Attraverso la città e passo a rassegna le insegne pubblicitarie masticate dall’abbandono. Qui, mi dico, c’era una pasticceria molto buona, adesso rimane solo quest’albero di metallo senza insegna e nella vetrina ci sono esposti caschi per moto, bottiglie di olio e lubrificante, e qualche avviso alla clientela: “Offerta tergicristalli”. Svolto l’angolo e noto una Smart rosa confetto con grossi adesivi di Hello Kitty sulle portiere, penso che questa città abbia perso il suo buongusto da tempo ormai. Prendo la strada più lunga, perché i pensieri hanno traiettorie che necessitano di più tempo. Ho sonno e sento gli occhi pesanti, anche se scarseggia in me la voglia di tornare a casa.

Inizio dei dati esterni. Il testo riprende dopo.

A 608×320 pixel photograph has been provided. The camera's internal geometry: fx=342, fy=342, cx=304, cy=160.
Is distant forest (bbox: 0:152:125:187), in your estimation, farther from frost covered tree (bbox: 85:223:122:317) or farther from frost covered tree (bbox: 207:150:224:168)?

Sul selciato ci sono ancora tracce delle linee gialle che delimitavano il posto invalidi che ormai è stato dismesso, dopo la morte dell’anziano signore che ne usufruiva. Posteggio a marcia indietro, e mentre chiudo la portiera dell’auto il rumore riecheggia nel quartiere vuoto. Sorrido, di pensieri così funesti. Sorrido di me e di tutto quello che la mia mente ha partorito. Che razza di pensieri sono questi prima di andare a letto? La chiave gira un paio di volte nella toppa, mi guardo alle spalle come se ci fosse qualcuno pronto a spiarmi. Lascio fuori quella me che stanotte ha giocato con i morti. Getto ogni cosa sul primo ripiano disponibile e mi svesto con distrazione. Mi seggo sul pavimento che ha tutta l’estate sul dorso e brucia, il cane mi lecca il volto, iniziamo a giocare, mentre fuori il tempo fa il suo dovere e l’alba chiede parola.